Request -> Please copy the listing from its start through the line containing "can you pick", substituting "camouflage coat" for "camouflage jacket" and leaving everything else unchanged. Omit the pictures from your answer.

------------------------------------

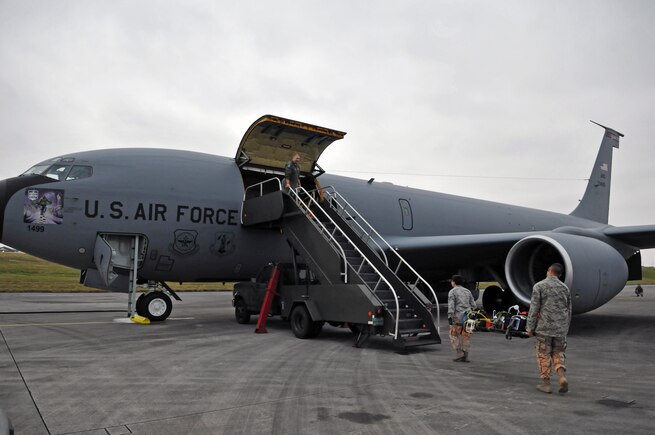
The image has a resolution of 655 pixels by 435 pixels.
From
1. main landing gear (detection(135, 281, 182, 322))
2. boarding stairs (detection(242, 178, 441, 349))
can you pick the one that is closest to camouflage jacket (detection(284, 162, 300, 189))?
boarding stairs (detection(242, 178, 441, 349))

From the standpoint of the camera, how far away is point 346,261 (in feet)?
31.8

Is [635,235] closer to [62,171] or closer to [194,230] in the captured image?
[194,230]

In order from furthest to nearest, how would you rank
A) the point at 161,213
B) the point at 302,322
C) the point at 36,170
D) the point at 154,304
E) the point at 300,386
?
the point at 154,304 → the point at 161,213 → the point at 36,170 → the point at 302,322 → the point at 300,386

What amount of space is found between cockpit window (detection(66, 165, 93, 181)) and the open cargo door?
362cm

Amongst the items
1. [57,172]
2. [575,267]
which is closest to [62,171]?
[57,172]

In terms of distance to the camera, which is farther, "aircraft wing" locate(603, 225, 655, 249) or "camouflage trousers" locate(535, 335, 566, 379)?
"aircraft wing" locate(603, 225, 655, 249)

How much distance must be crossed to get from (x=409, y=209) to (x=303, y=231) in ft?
20.8

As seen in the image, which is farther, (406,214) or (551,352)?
(406,214)

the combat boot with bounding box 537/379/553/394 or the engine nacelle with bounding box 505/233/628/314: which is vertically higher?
the engine nacelle with bounding box 505/233/628/314

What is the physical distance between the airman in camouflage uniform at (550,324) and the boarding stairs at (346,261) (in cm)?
290

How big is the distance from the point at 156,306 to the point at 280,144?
5150 millimetres

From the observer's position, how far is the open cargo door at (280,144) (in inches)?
489

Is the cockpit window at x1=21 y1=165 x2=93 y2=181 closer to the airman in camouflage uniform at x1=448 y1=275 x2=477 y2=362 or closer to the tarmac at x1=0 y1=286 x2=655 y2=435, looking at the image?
the tarmac at x1=0 y1=286 x2=655 y2=435

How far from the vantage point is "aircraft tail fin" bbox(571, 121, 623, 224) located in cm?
2349
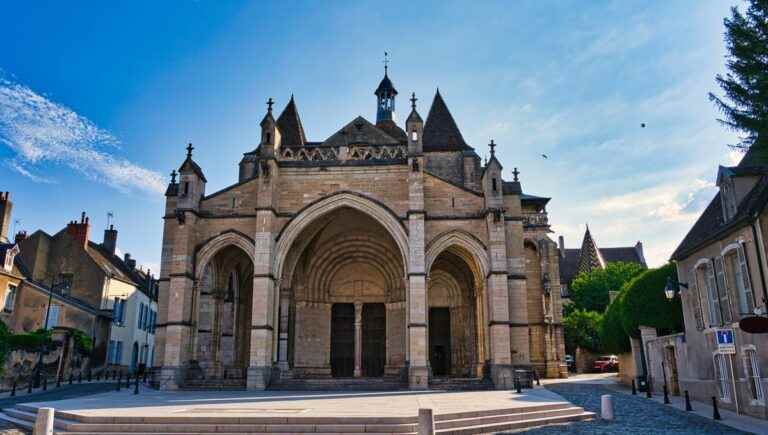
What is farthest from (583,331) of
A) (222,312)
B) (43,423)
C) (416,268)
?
(43,423)

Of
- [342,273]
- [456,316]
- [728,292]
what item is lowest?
[728,292]

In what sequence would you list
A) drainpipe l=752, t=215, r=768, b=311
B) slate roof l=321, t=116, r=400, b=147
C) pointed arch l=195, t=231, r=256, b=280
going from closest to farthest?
drainpipe l=752, t=215, r=768, b=311
pointed arch l=195, t=231, r=256, b=280
slate roof l=321, t=116, r=400, b=147

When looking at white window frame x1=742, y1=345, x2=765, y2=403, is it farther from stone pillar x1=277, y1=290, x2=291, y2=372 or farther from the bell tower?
the bell tower

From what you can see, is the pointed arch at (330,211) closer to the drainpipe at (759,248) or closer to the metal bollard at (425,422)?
the drainpipe at (759,248)

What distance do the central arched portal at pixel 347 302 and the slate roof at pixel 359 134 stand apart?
4.58 metres

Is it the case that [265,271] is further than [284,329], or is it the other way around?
[284,329]

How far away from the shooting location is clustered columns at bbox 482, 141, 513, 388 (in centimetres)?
1755

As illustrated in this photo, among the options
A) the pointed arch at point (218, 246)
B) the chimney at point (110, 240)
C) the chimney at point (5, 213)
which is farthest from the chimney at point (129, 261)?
the pointed arch at point (218, 246)

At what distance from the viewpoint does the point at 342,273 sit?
75.4ft

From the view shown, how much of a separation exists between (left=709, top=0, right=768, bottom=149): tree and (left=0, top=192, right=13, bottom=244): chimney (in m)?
25.9

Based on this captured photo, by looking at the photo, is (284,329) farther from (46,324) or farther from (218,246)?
(46,324)

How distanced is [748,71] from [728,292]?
6.15m

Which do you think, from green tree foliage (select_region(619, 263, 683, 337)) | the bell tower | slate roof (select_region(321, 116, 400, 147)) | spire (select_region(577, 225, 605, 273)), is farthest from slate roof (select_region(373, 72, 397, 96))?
spire (select_region(577, 225, 605, 273))

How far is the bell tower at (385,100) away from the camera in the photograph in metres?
31.9
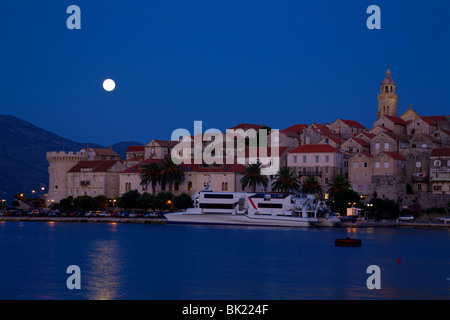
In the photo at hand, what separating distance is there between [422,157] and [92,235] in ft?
144

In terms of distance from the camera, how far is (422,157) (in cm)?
9444

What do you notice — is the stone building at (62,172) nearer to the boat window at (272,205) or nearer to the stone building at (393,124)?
the boat window at (272,205)

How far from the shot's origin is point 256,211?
289ft

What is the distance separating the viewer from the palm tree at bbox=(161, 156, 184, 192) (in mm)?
104188

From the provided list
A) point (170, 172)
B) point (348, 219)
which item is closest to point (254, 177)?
point (170, 172)

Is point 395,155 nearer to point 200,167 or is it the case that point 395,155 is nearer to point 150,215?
point 200,167

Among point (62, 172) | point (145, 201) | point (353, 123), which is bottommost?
point (145, 201)

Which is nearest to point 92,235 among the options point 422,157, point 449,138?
point 422,157

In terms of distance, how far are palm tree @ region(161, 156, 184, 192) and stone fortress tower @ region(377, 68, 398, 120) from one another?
3601cm

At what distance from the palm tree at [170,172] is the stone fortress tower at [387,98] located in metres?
36.0

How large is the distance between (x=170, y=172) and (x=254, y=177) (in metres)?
12.6

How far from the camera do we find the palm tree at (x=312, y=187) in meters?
95.6

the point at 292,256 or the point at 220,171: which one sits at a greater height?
the point at 220,171
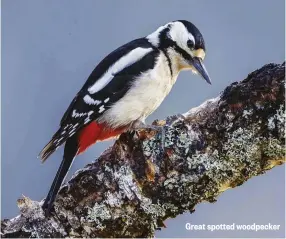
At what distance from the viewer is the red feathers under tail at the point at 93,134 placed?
4.94 ft

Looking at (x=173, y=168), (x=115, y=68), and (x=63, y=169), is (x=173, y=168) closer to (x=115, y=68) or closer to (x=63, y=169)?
(x=63, y=169)

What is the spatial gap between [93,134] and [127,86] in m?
0.21

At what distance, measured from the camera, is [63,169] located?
4.43 feet

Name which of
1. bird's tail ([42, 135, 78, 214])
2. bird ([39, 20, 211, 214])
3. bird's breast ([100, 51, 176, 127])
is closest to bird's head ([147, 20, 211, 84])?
bird ([39, 20, 211, 214])

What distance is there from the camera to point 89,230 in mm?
1141

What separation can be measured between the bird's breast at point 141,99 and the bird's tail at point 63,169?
0.17 meters

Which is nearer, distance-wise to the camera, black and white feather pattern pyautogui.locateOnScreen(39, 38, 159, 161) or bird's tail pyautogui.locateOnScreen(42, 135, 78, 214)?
bird's tail pyautogui.locateOnScreen(42, 135, 78, 214)

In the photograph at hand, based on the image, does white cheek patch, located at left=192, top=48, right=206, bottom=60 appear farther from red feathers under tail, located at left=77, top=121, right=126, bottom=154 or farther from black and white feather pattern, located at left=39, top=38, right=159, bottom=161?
red feathers under tail, located at left=77, top=121, right=126, bottom=154

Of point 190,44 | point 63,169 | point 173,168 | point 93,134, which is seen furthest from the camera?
point 190,44

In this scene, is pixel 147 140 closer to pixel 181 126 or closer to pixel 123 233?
pixel 181 126

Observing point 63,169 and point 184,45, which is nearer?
point 63,169

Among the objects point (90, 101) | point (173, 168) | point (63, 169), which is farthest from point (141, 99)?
point (173, 168)

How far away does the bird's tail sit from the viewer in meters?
1.17

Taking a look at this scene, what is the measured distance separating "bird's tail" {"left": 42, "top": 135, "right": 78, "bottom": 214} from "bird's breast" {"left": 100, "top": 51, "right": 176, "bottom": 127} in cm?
17
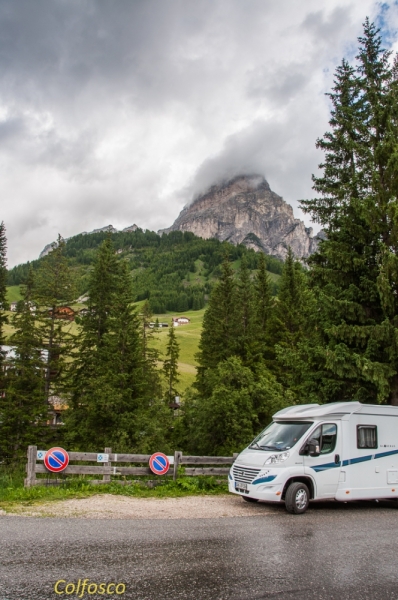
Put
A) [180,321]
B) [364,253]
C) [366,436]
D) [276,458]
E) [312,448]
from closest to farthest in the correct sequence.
Answer: [276,458] → [312,448] → [366,436] → [364,253] → [180,321]

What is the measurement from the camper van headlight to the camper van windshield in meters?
0.31

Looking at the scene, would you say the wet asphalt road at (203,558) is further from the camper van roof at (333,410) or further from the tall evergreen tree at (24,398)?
the tall evergreen tree at (24,398)

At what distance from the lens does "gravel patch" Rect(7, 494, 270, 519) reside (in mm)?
9367

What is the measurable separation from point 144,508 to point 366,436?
678cm

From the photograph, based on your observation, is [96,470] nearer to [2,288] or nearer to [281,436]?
[281,436]

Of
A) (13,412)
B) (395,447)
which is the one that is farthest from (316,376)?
(13,412)

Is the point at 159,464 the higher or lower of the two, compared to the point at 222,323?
lower

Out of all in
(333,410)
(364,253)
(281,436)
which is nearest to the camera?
(281,436)

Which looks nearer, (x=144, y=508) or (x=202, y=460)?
(x=144, y=508)

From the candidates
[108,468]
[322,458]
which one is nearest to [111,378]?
[108,468]

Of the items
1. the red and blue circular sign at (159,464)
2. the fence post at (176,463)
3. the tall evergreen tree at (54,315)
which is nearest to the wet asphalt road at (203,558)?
the red and blue circular sign at (159,464)

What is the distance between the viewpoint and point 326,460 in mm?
11180

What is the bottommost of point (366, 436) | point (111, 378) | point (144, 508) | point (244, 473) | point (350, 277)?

------------------------------------

Problem solution ->
The image has a resolution of 655 pixels by 435 pixels.
From
1. main landing gear (detection(135, 281, 182, 322))
2. boarding stairs (detection(242, 178, 441, 349))
can you pick the one that is closest to camouflage coat (detection(284, 162, 300, 189))?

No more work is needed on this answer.